Closed
Description
Describe the bug
When using the LMS scheduler with SDXL Img2Img pipeline, there is a lot of noise leftover in the image especially when strength
is closer to 0
. In other words, when the total number of performed steps is "low" (e.g. num_inference_steps=50
and strength=0.1
), the result images are unusably noisy.
Reproduction
Here's some code that first does a prompt-to-image generation, and then an image-to-image from that result with strength =0.1
. The image-to-image result looks like an intermediate latent. Note that the prompt-to-image result looks completely fine. This is reproducible with any input image - I just used a p2i gen because it felt easier to share here.
import torch
from diffusers import StableDiffusionXLPipeline, StableDiffusionXLImg2ImgPipeline
from typing import cast
from diffusers import LMSDiscreteScheduler
sdxl_model = cast(StableDiffusionXLPipeline, StableDiffusionXLPipeline.from_pretrained(
'stabilityai/stable-diffusion-xl-base-1.0',
torch_dtype=torch.float16,
use_safetensors=True,
variant="fp16",
revision="76d28af79639c28a79fa5c6c6468febd3490a37e",
)).to('cuda')
sdxl_img2img_model = cast(StableDiffusionXLImg2ImgPipeline, StableDiffusionXLImg2ImgPipeline.from_pretrained(
'stabilityai/stable-diffusion-xl-base-1.0',
torch_dtype=torch.float16,
use_safetensors=True,
variant="fp16",
revision="76d28af79639c28a79fa5c6c6468febd3490a37e",
)).to('cuda')
common_config = {'beta_start': 0.00085, 'beta_end': 0.012, 'beta_schedule': 'scaled_linear'}
scheduler = LMSDiscreteScheduler(**common_config)

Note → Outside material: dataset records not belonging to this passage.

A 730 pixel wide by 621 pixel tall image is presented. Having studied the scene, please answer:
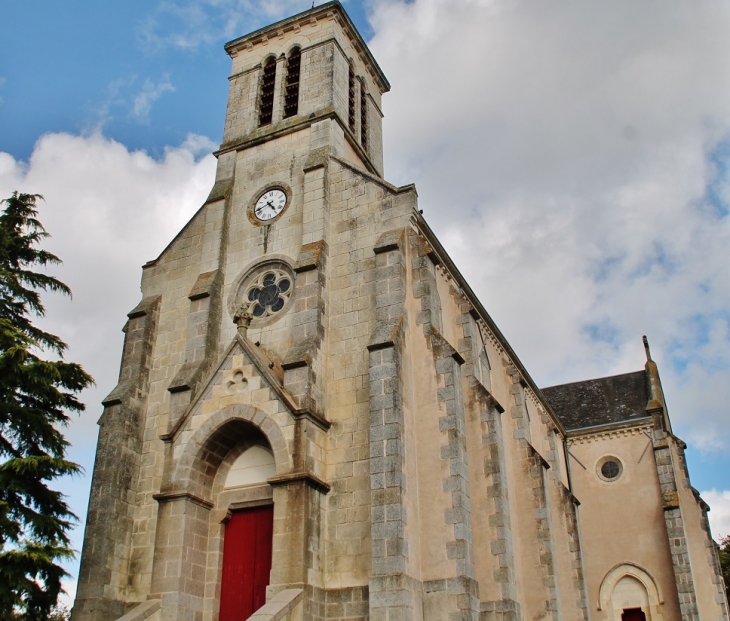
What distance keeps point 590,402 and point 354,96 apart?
17.8 meters

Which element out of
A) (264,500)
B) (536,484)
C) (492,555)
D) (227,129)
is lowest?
(492,555)

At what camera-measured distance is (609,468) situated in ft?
93.7

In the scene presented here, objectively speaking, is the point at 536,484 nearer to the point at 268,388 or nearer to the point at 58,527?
the point at 268,388

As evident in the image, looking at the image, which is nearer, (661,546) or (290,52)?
(290,52)

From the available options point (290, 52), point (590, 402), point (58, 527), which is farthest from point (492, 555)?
point (590, 402)

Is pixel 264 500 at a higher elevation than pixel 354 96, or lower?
lower

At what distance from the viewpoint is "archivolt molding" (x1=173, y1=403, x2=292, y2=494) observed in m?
14.3

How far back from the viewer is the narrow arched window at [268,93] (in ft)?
69.4

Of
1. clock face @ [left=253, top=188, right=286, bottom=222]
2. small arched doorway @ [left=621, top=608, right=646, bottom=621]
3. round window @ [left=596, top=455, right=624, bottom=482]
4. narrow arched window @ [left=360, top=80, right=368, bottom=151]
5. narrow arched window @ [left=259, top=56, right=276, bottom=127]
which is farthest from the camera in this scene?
round window @ [left=596, top=455, right=624, bottom=482]

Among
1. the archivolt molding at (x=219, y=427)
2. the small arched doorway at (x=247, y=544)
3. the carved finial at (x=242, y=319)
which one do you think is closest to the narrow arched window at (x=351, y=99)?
the carved finial at (x=242, y=319)

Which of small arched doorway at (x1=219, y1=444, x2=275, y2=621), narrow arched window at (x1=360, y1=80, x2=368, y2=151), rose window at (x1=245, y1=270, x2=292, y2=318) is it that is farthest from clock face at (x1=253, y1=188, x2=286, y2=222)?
small arched doorway at (x1=219, y1=444, x2=275, y2=621)

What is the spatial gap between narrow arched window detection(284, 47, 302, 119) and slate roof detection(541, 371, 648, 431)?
1811 cm

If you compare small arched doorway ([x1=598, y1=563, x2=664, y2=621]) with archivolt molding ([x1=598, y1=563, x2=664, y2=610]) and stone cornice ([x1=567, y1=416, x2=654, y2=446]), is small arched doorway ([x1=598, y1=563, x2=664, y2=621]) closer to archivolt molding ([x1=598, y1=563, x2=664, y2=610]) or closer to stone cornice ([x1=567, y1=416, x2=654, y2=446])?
archivolt molding ([x1=598, y1=563, x2=664, y2=610])

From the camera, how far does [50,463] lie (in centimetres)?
1403
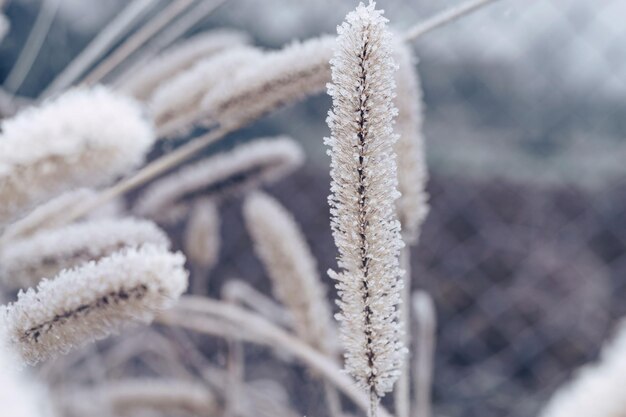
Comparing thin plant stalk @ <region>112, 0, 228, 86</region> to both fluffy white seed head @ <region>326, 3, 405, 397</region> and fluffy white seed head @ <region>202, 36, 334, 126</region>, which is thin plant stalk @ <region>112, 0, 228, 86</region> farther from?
fluffy white seed head @ <region>326, 3, 405, 397</region>

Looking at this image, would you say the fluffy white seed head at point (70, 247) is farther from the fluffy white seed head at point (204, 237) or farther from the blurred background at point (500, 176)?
the blurred background at point (500, 176)

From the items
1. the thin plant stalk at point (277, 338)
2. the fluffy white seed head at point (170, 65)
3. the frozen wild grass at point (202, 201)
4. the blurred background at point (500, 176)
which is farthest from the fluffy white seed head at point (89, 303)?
the blurred background at point (500, 176)

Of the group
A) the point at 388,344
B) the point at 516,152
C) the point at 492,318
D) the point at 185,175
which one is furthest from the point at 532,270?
the point at 388,344

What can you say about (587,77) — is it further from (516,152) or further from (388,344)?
(388,344)

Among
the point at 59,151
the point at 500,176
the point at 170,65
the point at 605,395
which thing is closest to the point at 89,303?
the point at 59,151

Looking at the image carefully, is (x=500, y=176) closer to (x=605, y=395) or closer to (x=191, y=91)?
(x=191, y=91)

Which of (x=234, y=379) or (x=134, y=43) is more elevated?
(x=134, y=43)
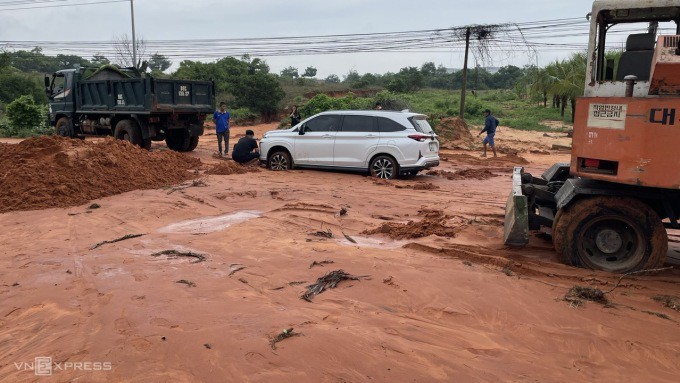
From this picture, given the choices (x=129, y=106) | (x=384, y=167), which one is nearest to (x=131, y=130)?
(x=129, y=106)

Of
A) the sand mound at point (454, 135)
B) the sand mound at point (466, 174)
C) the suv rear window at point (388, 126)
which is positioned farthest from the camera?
the sand mound at point (454, 135)

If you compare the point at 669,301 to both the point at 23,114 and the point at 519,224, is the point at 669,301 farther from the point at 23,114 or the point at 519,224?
the point at 23,114

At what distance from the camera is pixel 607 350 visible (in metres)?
4.02

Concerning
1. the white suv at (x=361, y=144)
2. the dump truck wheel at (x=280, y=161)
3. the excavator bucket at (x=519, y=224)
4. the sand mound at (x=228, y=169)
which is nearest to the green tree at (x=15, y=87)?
the sand mound at (x=228, y=169)

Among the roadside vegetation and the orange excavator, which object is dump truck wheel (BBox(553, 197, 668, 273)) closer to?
the orange excavator

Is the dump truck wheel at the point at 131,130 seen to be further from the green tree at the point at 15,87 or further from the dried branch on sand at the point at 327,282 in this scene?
the green tree at the point at 15,87

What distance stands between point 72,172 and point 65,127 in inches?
370

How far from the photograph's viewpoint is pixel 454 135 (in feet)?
72.7

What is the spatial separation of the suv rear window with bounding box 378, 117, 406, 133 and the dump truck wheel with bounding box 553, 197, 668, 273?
655 centimetres

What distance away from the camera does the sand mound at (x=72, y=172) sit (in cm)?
947

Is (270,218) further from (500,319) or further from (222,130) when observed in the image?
(222,130)

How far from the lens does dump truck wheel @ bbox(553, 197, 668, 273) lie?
5.63 m

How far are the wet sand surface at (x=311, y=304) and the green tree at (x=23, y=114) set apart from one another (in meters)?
20.1

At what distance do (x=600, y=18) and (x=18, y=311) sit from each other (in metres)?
6.51
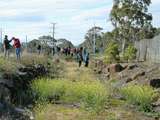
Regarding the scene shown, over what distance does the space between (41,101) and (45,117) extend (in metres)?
3.58

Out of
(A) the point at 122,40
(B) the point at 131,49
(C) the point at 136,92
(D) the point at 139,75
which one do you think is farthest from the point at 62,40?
(C) the point at 136,92

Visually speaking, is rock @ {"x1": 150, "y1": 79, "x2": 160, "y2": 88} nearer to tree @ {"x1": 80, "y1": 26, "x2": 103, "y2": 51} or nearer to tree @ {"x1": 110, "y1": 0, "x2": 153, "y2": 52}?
tree @ {"x1": 110, "y1": 0, "x2": 153, "y2": 52}

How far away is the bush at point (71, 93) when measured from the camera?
18186 millimetres

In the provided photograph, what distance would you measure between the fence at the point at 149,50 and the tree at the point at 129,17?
16.6m

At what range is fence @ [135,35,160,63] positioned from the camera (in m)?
42.8

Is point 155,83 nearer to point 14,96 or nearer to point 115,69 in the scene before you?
point 14,96

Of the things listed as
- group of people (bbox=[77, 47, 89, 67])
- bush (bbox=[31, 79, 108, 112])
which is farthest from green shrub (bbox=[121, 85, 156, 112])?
group of people (bbox=[77, 47, 89, 67])

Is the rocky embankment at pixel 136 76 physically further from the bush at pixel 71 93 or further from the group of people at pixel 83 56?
the group of people at pixel 83 56

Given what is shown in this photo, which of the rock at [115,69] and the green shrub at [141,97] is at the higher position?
the green shrub at [141,97]

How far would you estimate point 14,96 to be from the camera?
19.5 m

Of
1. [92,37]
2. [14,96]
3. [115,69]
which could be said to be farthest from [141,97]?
[92,37]

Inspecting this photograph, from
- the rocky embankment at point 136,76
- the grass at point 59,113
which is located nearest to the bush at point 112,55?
the rocky embankment at point 136,76

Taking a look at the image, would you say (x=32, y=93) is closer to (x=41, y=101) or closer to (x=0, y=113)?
(x=41, y=101)

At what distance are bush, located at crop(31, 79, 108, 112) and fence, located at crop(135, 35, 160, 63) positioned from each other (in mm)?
21209
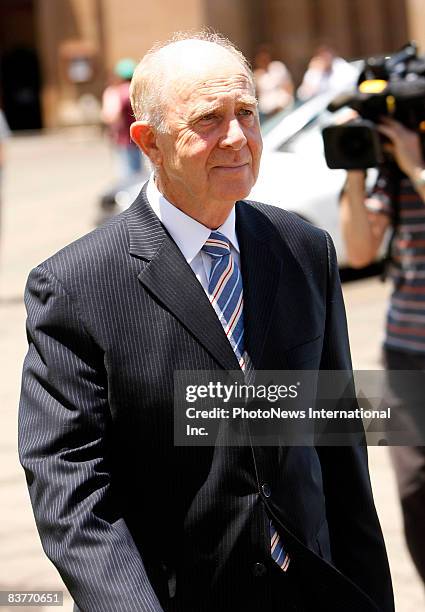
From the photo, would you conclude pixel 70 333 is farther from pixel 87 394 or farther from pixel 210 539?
pixel 210 539

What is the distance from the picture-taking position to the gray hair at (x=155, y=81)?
98.0 inches

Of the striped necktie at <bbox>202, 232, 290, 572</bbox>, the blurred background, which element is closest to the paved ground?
the blurred background

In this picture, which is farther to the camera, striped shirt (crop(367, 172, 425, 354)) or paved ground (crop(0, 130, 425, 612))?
paved ground (crop(0, 130, 425, 612))

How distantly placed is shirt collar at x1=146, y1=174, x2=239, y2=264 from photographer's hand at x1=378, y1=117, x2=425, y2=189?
1.48 meters

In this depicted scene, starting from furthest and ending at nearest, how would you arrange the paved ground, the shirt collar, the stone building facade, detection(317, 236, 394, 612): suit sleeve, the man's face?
1. the stone building facade
2. the paved ground
3. detection(317, 236, 394, 612): suit sleeve
4. the shirt collar
5. the man's face

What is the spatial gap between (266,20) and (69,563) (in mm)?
33841

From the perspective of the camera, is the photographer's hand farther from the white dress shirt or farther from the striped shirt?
the white dress shirt

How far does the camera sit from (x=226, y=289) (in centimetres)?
258

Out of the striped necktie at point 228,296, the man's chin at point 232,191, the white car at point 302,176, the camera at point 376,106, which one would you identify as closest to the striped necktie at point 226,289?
the striped necktie at point 228,296

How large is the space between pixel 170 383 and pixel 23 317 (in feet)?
27.1

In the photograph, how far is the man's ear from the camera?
2.55 m

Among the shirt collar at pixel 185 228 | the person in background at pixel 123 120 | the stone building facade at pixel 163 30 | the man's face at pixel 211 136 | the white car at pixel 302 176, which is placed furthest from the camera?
the stone building facade at pixel 163 30

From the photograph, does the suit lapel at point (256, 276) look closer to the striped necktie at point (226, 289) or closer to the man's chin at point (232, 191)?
the striped necktie at point (226, 289)

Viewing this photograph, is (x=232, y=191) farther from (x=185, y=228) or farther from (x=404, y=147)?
(x=404, y=147)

sdxl_model.scheduler = scheduler
sdxl_img2img_model.scheduler = scheduler
sdxl_model.watermark = None
generator = torch.Generator(device='cuda')
generator.manual_seed(12345)
params = {
'prompt': ['evening sunset scenery blue sky nature, glass bottle with a galaxy in it'],
'negative_prompt': ['text, watermark'],
"negative_prompt": [''],
"num_inference_steps": 50,
"guidance_scale": 7,
"width": 1024,
"height": 1024
}
sdxl_res = sdxl_model(**params, generator=generator, output_type='pil')
sdxl_img = sdxl_res.images[0]
display(sdxl_img)
img2img_params = {
'prompt': ['evening sunset scenery blue sky nature, glass bottle with a galaxy in it'],
'negative_prompt': ['text, watermark'],
"negative_prompt": [''],
"num_inference_steps": 50,
"guidance_scale": 7,
"image": sdxl_img,
"strength": 0.1
}
sdxl_img2img_res = sdxl_img2img_model(**img2img_params, generator=generator, output_type='pil')
display(sdxl_img2img_res.images[0])
Logs
No response
System Info
diffusers
version: 0.21.4- Platform: Linux-5.4.0-163-generic-x86_64-with-glibc2.31
- Python version: 3.11.5
- PyTorch version (GPU?): 2.1.0+cu121 (True)
- Huggingface_hub version: 0.17.1
- Transformers version: 4.34.0
- Accelerate version: 0.22.0
- xFormers version: not installed
- Using GPU in script?: yes
- Using distributed or parallel set-up in script?: no